Zur Begründung führte das LG aus, dass die Rücknahmeerklärung eindeutig sei und als Bewirkungshandlung auch nicht widerruflich.
Zudem sei sie nicht auslegungsfähig. Die Vorlage eines offensichtlichen Irrtums sei nicht ersichtlich. Es sei zudem nicht zulässig, einer eindeutigen Erklärung nachträglich den Sinn zu geben, der dem Interesse des Erklärenden am besten entspricht.
Mit Schriftsatz vom 7.7.2003, eingegangen bei Gericht per Fax am gleichen Tag, hat der Kläger sofortige Beschwerde gegen diesen Beschluss eingelegt. Zur Begründung wurde u.a. ausgeführt, dass ein offensichtlicher Irrtum des Klägers klar erkennbar sei. Er sei offensichtlich zum Zeitpunkt der Rücknahmeerklärung davon ausgegangen, dass die Zahlung vor Rechtshängigkeit erfolgt ist. Zudem sei die Erklärung auslegungsfähig. Aus der Erklärung habe sich eindeutig ergeben, dass der Rechtsstreit zu beenden und die Kosten des Rechtsstreits der Beklagtenseite aufzuerlegen seien.
Zudem setze sich das LG in klaren Widerspruch zur Intention des Gesetzgebers.

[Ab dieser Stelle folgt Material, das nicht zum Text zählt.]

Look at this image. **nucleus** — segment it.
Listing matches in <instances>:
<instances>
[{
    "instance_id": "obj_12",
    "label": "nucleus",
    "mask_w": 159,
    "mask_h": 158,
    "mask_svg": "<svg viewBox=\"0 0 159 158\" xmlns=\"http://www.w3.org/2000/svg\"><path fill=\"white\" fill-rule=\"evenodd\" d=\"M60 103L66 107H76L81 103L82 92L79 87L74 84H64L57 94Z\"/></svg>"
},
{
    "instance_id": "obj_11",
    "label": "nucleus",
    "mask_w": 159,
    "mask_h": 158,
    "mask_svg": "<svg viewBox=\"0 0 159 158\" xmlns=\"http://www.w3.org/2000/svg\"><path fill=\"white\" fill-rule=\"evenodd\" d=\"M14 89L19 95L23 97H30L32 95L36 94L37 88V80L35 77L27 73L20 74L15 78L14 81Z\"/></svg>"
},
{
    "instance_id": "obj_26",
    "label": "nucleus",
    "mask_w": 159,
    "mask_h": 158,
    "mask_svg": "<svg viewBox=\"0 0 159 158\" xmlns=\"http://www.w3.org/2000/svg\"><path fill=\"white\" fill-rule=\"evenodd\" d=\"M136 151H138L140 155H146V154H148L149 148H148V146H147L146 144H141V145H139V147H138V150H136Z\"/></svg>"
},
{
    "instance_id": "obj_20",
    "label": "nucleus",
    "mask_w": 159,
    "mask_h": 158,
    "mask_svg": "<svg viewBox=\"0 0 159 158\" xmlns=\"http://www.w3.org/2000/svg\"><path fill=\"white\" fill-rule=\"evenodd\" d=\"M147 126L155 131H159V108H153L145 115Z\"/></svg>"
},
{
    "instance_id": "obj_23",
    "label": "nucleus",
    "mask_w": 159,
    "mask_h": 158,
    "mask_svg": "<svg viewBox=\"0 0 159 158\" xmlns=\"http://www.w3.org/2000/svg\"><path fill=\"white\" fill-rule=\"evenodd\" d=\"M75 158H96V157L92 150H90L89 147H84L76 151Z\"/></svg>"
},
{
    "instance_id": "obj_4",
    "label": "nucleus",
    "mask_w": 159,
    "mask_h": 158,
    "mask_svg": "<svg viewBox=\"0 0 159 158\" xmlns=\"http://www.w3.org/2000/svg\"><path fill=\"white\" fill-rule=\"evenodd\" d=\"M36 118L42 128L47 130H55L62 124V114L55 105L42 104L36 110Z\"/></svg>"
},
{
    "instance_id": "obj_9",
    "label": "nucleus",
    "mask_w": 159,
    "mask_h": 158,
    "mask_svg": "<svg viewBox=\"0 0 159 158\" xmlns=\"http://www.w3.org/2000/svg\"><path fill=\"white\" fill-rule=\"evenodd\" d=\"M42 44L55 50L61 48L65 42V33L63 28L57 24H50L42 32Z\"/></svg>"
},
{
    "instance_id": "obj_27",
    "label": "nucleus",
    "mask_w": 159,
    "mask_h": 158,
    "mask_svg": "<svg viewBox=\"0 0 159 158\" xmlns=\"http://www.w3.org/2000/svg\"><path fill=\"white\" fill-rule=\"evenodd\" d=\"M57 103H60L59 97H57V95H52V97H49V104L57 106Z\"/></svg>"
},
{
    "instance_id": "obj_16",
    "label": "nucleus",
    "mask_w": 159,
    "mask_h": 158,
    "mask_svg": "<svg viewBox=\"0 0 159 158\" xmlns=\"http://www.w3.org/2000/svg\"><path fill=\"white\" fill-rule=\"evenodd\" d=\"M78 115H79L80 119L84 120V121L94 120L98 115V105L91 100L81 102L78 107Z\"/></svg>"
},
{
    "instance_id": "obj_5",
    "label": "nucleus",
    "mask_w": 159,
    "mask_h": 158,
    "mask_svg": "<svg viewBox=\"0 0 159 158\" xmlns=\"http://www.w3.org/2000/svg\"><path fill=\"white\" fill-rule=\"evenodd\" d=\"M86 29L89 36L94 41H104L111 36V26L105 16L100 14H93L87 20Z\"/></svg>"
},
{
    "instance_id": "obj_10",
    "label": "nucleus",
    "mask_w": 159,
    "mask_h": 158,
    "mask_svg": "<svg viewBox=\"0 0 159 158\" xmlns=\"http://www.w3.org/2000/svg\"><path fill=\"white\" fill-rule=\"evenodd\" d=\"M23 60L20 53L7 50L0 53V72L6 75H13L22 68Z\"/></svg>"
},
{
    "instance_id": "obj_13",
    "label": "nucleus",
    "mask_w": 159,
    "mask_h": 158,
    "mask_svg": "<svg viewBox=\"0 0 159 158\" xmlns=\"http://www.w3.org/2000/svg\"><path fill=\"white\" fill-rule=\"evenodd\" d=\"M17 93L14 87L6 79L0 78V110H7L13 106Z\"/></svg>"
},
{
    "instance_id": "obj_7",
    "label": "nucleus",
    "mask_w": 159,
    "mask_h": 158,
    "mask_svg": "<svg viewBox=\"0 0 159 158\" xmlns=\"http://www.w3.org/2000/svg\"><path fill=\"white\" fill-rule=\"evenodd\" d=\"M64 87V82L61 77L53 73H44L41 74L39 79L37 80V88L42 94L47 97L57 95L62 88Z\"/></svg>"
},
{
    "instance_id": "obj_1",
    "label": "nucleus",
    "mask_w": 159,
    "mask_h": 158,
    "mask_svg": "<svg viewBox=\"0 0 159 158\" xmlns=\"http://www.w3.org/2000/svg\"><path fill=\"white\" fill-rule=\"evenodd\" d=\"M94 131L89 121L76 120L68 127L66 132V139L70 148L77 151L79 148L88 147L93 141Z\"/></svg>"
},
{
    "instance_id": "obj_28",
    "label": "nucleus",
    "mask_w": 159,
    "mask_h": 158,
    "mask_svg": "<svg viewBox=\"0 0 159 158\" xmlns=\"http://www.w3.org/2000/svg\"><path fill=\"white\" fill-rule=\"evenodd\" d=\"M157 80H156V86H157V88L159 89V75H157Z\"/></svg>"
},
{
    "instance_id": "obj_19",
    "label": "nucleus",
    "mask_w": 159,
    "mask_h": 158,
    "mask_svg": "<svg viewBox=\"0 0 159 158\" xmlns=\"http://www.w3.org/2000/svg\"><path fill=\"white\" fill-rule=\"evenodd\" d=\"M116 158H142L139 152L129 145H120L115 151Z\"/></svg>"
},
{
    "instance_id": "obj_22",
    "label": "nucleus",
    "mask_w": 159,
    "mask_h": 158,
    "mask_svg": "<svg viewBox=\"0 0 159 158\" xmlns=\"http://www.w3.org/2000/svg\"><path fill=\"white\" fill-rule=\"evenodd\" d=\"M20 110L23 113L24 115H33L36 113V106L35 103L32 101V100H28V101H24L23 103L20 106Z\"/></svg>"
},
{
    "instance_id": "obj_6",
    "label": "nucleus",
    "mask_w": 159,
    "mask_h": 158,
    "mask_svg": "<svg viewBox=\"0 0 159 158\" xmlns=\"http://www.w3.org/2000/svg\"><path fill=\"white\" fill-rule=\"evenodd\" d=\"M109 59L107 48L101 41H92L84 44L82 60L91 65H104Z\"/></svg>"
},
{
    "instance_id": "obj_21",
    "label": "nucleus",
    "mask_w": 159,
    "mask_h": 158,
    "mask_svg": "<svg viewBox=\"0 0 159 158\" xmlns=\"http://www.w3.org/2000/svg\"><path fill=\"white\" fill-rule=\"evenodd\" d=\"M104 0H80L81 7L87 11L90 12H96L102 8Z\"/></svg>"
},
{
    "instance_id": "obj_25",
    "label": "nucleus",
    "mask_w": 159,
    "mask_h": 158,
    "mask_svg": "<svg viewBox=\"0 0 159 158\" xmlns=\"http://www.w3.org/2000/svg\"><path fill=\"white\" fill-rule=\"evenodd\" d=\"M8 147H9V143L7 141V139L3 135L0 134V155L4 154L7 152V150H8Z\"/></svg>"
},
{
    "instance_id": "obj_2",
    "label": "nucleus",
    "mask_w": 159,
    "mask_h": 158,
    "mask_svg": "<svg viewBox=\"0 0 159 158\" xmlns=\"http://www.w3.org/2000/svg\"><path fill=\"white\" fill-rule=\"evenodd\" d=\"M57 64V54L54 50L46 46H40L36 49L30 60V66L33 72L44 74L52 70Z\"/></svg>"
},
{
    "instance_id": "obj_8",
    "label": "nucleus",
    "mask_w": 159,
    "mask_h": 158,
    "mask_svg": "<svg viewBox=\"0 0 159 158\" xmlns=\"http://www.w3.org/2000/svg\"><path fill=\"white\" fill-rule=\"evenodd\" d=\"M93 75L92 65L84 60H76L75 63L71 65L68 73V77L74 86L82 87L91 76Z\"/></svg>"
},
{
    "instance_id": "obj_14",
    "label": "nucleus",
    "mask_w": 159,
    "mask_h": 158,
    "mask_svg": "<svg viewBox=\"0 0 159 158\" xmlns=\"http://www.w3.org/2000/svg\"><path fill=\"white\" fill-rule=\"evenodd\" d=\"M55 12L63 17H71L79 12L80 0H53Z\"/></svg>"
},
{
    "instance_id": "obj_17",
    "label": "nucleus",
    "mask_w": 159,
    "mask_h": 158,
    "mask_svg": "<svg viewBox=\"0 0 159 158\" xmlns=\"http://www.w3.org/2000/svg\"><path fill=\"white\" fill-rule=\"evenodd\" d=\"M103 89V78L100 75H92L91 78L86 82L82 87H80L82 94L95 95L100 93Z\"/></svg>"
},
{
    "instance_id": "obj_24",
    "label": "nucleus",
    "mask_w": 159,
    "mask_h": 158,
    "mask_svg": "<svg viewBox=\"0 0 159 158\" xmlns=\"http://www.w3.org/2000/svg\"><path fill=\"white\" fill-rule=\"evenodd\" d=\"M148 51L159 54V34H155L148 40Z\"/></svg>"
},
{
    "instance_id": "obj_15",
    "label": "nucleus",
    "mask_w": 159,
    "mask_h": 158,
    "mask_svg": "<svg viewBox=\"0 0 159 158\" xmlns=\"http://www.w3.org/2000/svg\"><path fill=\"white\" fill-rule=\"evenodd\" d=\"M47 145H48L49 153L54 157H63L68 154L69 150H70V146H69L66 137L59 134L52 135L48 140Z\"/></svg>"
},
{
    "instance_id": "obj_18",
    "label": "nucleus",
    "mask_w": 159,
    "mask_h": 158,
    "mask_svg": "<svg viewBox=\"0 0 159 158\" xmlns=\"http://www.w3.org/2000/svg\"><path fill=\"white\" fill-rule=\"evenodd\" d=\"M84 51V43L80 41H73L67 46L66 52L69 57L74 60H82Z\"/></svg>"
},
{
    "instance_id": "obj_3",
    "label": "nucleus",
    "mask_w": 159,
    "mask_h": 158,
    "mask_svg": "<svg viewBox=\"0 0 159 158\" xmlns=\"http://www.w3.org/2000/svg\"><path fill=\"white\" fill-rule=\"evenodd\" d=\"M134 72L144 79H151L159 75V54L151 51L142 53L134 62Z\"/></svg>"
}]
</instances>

Erklärtes Ziel der Reform des § 269 ZPO sei gewesen, dem Kläger, dessen Klage sich "erledigte", eine leichtere Möglichkeit zu geben, in den Besitz eines Kostentitels zu gelangen.
Mit Beschluss vom 29.7.2003 hat das LG der sofortigen Beschwerde nicht abgeholfen und die Sache dem OLG Jena zur Entscheidung vorgelegt. Zur Begründung wurde angeführt, der Beschwerdeschriftsatz des Klägers rechtfertige nach Auffassung der Kammer keine andere Entscheidung. Im Übrigen wurde auf die Gründe des angefochtenen Beschlusses hingewiesen.
II. Die Beschwerde des Klägers ist zulässig, jedoch unbegründet.
Ein Widerruf der Klagerücknahmeerklärung wegen Irrtums analog § 290 ZPO konnte nicht wirksam erfolgen. Eine analoge Anwendung des § 290 ZPO auf eine Klagerücknahmeerklärung, die eine Prozesshandlung darstellt, ist nicht möglich. § 290 ZPO bezieht sich auf den Widerruf eines der Wahrheit nicht entsprechenden, irrtümlich abgegebenen gerichtlichen Geständnisses. Das Geständnis betrifft den tatsächlichen Streitstoff, der im Regelfall die Grundlage der Sachentscheidung bildet. Eine Klagerücknahme, die bis zum Beginn der mündlichen Verhandlung erklärt wird, hat gem. § 269 Abs. 3 S. 1 ZPO zur Folge, dass der Rechtsstreit als nicht anhängig geworden anzusehen ist.
Nach dem verfahrensrechtlichen Grundsatz wird die Wirksamkeit von Prozesshandlungen infolge eines Irrtums des Handelnden nicht berührt - so kommt eine analoge Anwendung des § 290 ZPO auch nicht auf eines prozessualen Anerkenntnisses in Betracht (vgl. BGH v. 27.5.1981 - IVb ZR 589/80, MDR 1981, 924 = NJW 1981, 2193 ff.).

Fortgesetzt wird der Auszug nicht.